**Task requirements**.
A: In the eBPF program types guide, where in the network stack do XDP programs run?
B: Continue the eBPF program types guide from the point where it stops.

**Source passage**.
'''

Custom Program Types¶
Beyond basic tracepoints and kprobes, eBPF supports many specialized program types for different use cases. This guide explores advanced program types and how to implement them.
🎯 eBPF Program Types Overview¶
graph TB
subgraph "Network Programs"
A[XDP - Packet Processing]
B[TC - Traffic Control]
C[Socket Filter]
D[Socket MSG]
end
subgraph "Security Programs"
E[LSM - Security Hooks]
F[Seccomp - Syscall Filter]
end
subgraph "Tracing Programs"
G[Perf Event]
H[Raw Tracepoint]
I[BTF Tracepoint]
end
subgraph "Cgroup Programs"
J[Cgroup SKB]
K[Cgroup Device]
L[Cgroup Sysctl]
end
style A fill:#e3f2fd
style E fill:#f3e5f5
style G fill:#e8f5e8
style J fill:#fff3e0
🌐 Network Programs¶
1. XDP (eXpress Data Path)¶
XDP programs run at the earliest point in the network stack, providing line-rate packet processing.
Basic XDP Program¶
#include "common.h"
#include <linux/if_ether.h>
#include <linux/ip.h>
#include <linux/tcp.h>
#include <linux/udp.h>
// Statistics map
struct {
__uint(type, BPF_MAP_TYPE_PERCPU_ARRAY);
__type(key, u32);
__type(value, u64);
__uint(max_entries, 5);
} xdp_stats SEC(".maps");
enum {
STAT_PACKETS = 0,
STAT_BYTES,
STAT_TCP,
STAT_UDP,
STAT_DROPPED,
};
SEC("xdp")

'''

**Listed records**.

'''

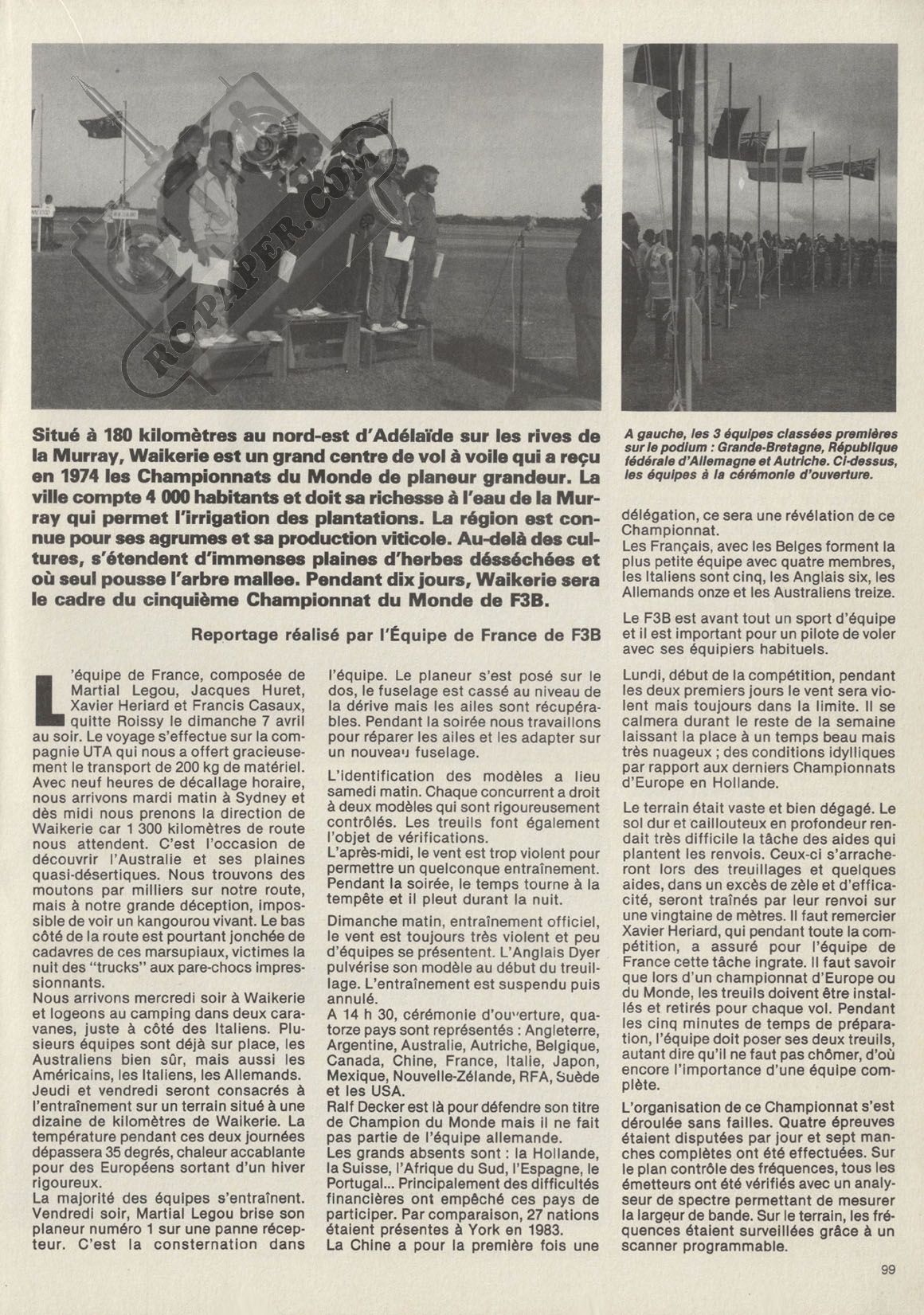 RC-PAPER.COM

Situé à 180 kilomètres au nord-est d'Adélaïde sur les rives de la Murray, Waikerie est un grand centre de vol à voile qui a reçu en 1974 les Championnats du Monde de planeur grandeur. La ville compte 4 000 habitants et doit sa richesse à l'eau de la Murray qui permet l'irrigation des plantations. La région est connue pour ses agrumes et sa production viticole. Au-delà des cultures, s'étendent d'immenses plaines d'herbes désséchées et où seul pousse l'arbre mallee. Pendant dix jours, Waikerie sera le cadre du cinquième Championnat du Monde de F3B.

Reportage réalisé par l'Équipe de France de F3B

A gauche, les 3 équipes classées premières sur le podium : Grande-Bretagne, République fédérale d'Allemagne et Autriche. Ci-dessus, les équipes à la cérémonie d'ouverture.

L'équipe de France, composée de Martial Legou, Jacques Huret, Xavier Heriard et Francis Casaux, quitte Roissy le dimanche 7 avril au soir. Le voyage s'effectue sur la compagnie UTA qui nous a offert gracieusement le transport de 200 kg de matériel. Avec neuf heures de décallage horaire, nous arrivons mardi matin à Sydney et dès midi nous prenons la direction de Waikerie car 1 300 kilomètres de route nous attendent. C'est l'occasion de découvrir l'Australie et ses plaines quasi-désertiques. Nous trouvons des moutons par milliers sur notre route, mais à notre grande déception, impossible de voir un kangourou vivant. Le bas côté de la route est pourtant jonchée de cadavres de ces marsupiaux, victimes la nuit des "trucks" aux pare-chocs impressionnants.
Nous arrivons mercredi soir à Waikerie et logeons au camping dans deux caravanes, juste à côté des Italiens. Plusieurs équipes sont déjà sur place, les Australiens bien sûr, mais aussi les Américains, les Italiens, les Allemands.
Jeudi et vendredi seront consacrés à l'entraînement sur un terrain situé à une dizaine de kilomètres de Waikerie. La température pendant ces deux journées dépassera 35 degrés, chaleur accablante pour des Européens sortant d'un hiver rigoureux.
La majorité des équipes s'entraînent. Vendredi soir, Martial Legou brise son planeur numéro 1 sur une panne récepteur. C'est la consternation dans l'équipe. Le planeur s'est posé sur le dos, le fuselage est cassé au niveau de la dérive mais les ailes sont récupérables. Pendant la soirée nous travaillons pour réparer les ailes et les adapter sur un nouveau fuselage.

L'identification des modèles a lieu samedi matin. Chaque concurrent a droit à deux modèles qui sont rigoureusement contrôlés. Les treuils font également l'objet de vérifications.
L'après-midi, le vent est trop violent pour permettre un quelconque entraînement. Pendant la soirée, le temps tourne à la tempête et il pleut durant la nuit.

Dimanche matin, entraînement officiel, le vent est toujours très violent et peu d'équipes se présentent. L'Anglais Dyer pulvérise son modèle au début du treuillage. L'entraînement est suspendu puis annulé.
A 14 h 30, cérémonie d'ouverture, quatorze pays sont représentés : Angleterre, Argentine, Australie, Autriche, Belgique, Canada, Chine, France, Italie, Japon, Mexique, Nouvelle-Zélande, RFA, Suède et les USA.
Ralf Decker est là pour défendre son titre de Champion du Monde mais il ne fait pas partie de l'équipe allemande.
Les grands absents sont : la Hollande, la Suisse, l'Afrique du Sud, l'Espagne, le Portugal... Principalement des difficultés financières ont empêché ces pays de participer. Par comparaison, 27 nations étaient présentes à York en 1983.
La Chine a pour la première fois une délégation, ce sera une révélation de ce Championnat.
Les Français, avec les Belges forment la plus petite équipe avec quatre membres, les Italiens sont cinq, les Anglais six, les Allemands onze et les Australiens treize.

Le F3B est avant tout un sport d'équipe et il est important pour un pilote de voler avec ses équipiers habituels.

Lundi, début de la compétition, pendant les deux premiers jours le vent sera violent mais toujours dans la limite. Il se calmera durant le reste de la semaine laissant la place à un temps beau mais très nuageux ; des conditions idylliques par rapport aux derniers Championnats d'Europe en Hollande.

Le terrain était vaste et bien dégagé. Le sol dur et caillouteux en profondeur rendait très difficile la tâche des aides qui plantent les renvois. Ceux-ci s'arracheront lors des treuillages et quelques aides, dans un excès de zèle et d'efficacité, seront traînés par leur renvoi sur une vingtaine de mètres. Il faut remercier Xavier Heriard, qui pendant toute la compétition, a assuré pour l'équipe de France cette tâche ingrate. Il faut savoir que lors d'un championnat d'Europe ou du Monde, les treuils doivent être installés et retirés pour chaque vol. Pendant les cinq minutes de temps de préparation, l'équipe doit poser ses deux treuils, autant dire qu'il ne faut pas chômer, d'où encore l'importance d'une équipe complète.

L'organisation de ce Championnat s'est déroulée sans failles. Quatre épreuves étaient disputées par jour et sept manches complètes ont été effectuées. Sur le plan contrôle des fréquences, tous les émetteurs ont été vérifiés avec un analyseur de spectre permettant de mesurer la largeur de bande. Sur le terrain, les fréquences étaient surveillées grâce à un scanner programmable.

99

'''

**Exercise answers**.
A: At the earliest point in the network stack.

B:
int xdp_packet_filter(struct xdp_md *ctx) {
void *data_end = (void *)(long)ctx->data_end;
void *data = (void *)(long)ctx->data;
// Update packet statistics
u32 key = STAT_PACKETS;
u64 *counter = bpf_map_lookup_elem(&xdp_stats, &key);
if (counter) (*counter)++;
// Parse Ethernet header
struct ethhdr *eth = data;
if ((void *)(eth + 1) > data_end)
return XDP_ABORTED;
// Only process IP packets
if (eth->h_proto != bpf_htons(ETH_P_IP))
return XDP_PASS;
// Parse IP header
struct iphdr *ip = (void *)(eth + 1);
if ((void *)(ip + 1) > data_end)
return XDP_ABORTED;
// Update byte statistics
key = STAT_BYTES;
counter = bpf_map_lookup_elem(&xdp_stats, &key);
if (counter) (*counter) += bpf_ntohs(ip->tot_len);
// Process TCP packets
if (ip->protocol == IPPROTO_TCP) {
struct tcphdr *tcp = (void *)(ip + 1);
if ((void *)(tcp + 1) > data_end)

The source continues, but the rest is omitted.